Tasks and exercises ->
A) According to the Bible app notes below, which eight languages do the downloaded translation databases cover?
B) Carry the Bible app notes forward from their final entry, keeping the same format.

Extract to read ->
○ ○ ○ ○ ○ ○ ○

Bundle the PureScript app

make frontend-build   # or: cd frontend && purs-nix bundle

Serve the static files

make run
# or: cd frontend && python3 -m http.server 8000

Open http://localhost:8000. The app loads pre-populated with John 3:16-17 in four translations.

While the dev shell is open you can run watch to re-bundle automatically on source changes.

Full data pipeline

Requires PostgreSQL, pgloader, SQLite3, and network access. Configure database credentials in a deepbible.env file (loaded via .envrc):

export PGUSER=... PGPASSWORD=... PGHOST=... PGPORT=... PGDATABASE=...

Then run the full pipeline:

make all   # clean → download → merge → upload → apply-helpers

Or run stages individually:

Command	Description
`make download`	Download Bible translation zips from ph4.org
`make merge`	Merge per-language SQLite3 databases into unified tables
`make upload`	Migrate merged SQLite3 databases to PostgreSQL via pgloader
`make apply-helpers`	Generate and apply SQL views, functions, and API definitions
`make frontend-build`	Bundle the PureScript frontend
`make run`	Build frontend and start dev server on port 8000
`make info`	Display project configuration
`make clean`	Remove all build artifacts

Data pipeline

The pipeline downloads Bible translation databases from ph4.org, covering 8 languages: Polish, Latin, Greek, English, Italian, Spanish, French, and German (600+ individual translations).

Stages:

Download (build/download.mk) -- fetches .zip archives per translation into data/downloads/.
Extract (build/download.mk) -- unzips SQLite3 databases into data/extracted/, then groups them by language into data/grouped/.
Merge (build/merge.mk) -- combines all databases for each language into a single SQLite3 file under data/merged/, creating unified tables: _sources, _books, _all_verses, _stories, _commentaries, _dictionary_entries.
Cross references (build/cross_references.mk) -- downloads the OpenBible cross-references dataset and maps references across all language databases.
Upload (build/upload.mk) -- migrates merged SQLite3 files to PostgreSQL using pgloader.
Helpers (build/helpers.mk) -- generates SQL that creates a deepbible schema with materialized views combining all languages, plus functions and PostgREST API definitions.

Database & API

Schema

The deepbible schema exposes these materialized views and tables:

Object	Description
`_all_verses`	Union of all verses across all languages (id, language, source, book, address, chapter, verse, text)
`_books`	Book metadata per language
`_sources`	Translation catalog (name, description, language)

○ ○ ○ ○ ○ ○ ○

Given data ->
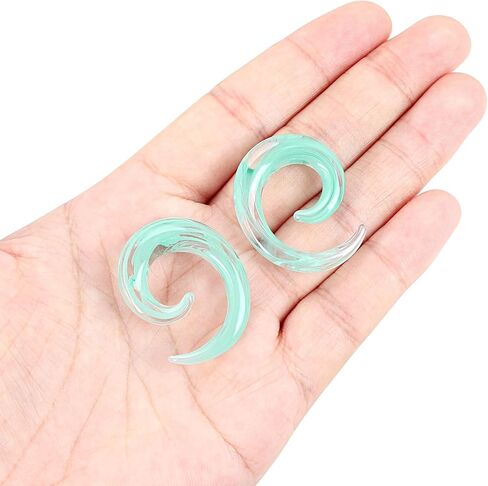 Ear Tapers Glass Ear Plugs Ear Gauges Spiral Snail Twist Stretching Stretcher Expander Handmade Hanger Gauges Piercing Jewelry Set 8G-00G 3MM-10MM in Kuwait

○ ○ ○ ○ ○ ○ ○

Answers per task ->
A) Polish, Latin, Greek, English, Italian, Spanish, French, and German.

B)
`_commentaries`	Verse annotations
`_stories`	Narrative/pericope boundaries
`_dictionary_entries`	Lexical data (lemma, gloss, parsing, forms)
`_sheets`	Saved user workspaces (UUID, JSONB data, timestamp)
`_embeddings`	pgvector embeddings for semantic search (1024-dim, `snowflake-arctic-embed2` via Ollama)

SQL functions (`sql/12_functions.sql`)

Text processing:

text_without_format(text) -- strips display tags (<strong>, <b>, <br>, etc.)
text_without_metadata(text) -- strips metadata tags (<S> Strong's, <m> morphology, etc.)
raw_text(text) -- removes all XML tags
collect_tags(text) -- extracts metadata tags into JSONB

Verse retrieval:

parse_address(text) -- parses Bible addresses (e.g., Mk 5,1-20) into book/chapter/verse tuples
fetch_verses_by_address(address, source) -- retrieves formatted verses with optional language filtering
fetch_verse_with_metadata(verse_id) -- returns verse plus extracted metadata

Search:

parse_search_phrase(text) -- tokenizes @SOURCE, ~Address, and free-text components
search_verses(phrase) -- combines semantic search (pgvector cosine similarity) with address/source filtering
generate_embedding(text, model) -- calls Ollama (snowflake-arctic-embed2) for 1024-dim vectors

Reference data:

fetch_cross_references(verse_id) / fetch_cross_references_by_address(address, source)
fetch_commentaries(verse_id)
fetch_rendered_stories(source, address) -- story/pericope boundaries via materialized view
verse_dictionary(verse_id) -- lexical entries (topic, word, meaning, parse, forms)

Workspace management:

upsert_sheet(id, data) / fetch_sheet(id) -- save/load workspaces
cleanup_stale_sheets() -- deletes untitled sheets older than 7 days

PostgREST API (`sql/13_postgrest.sql`)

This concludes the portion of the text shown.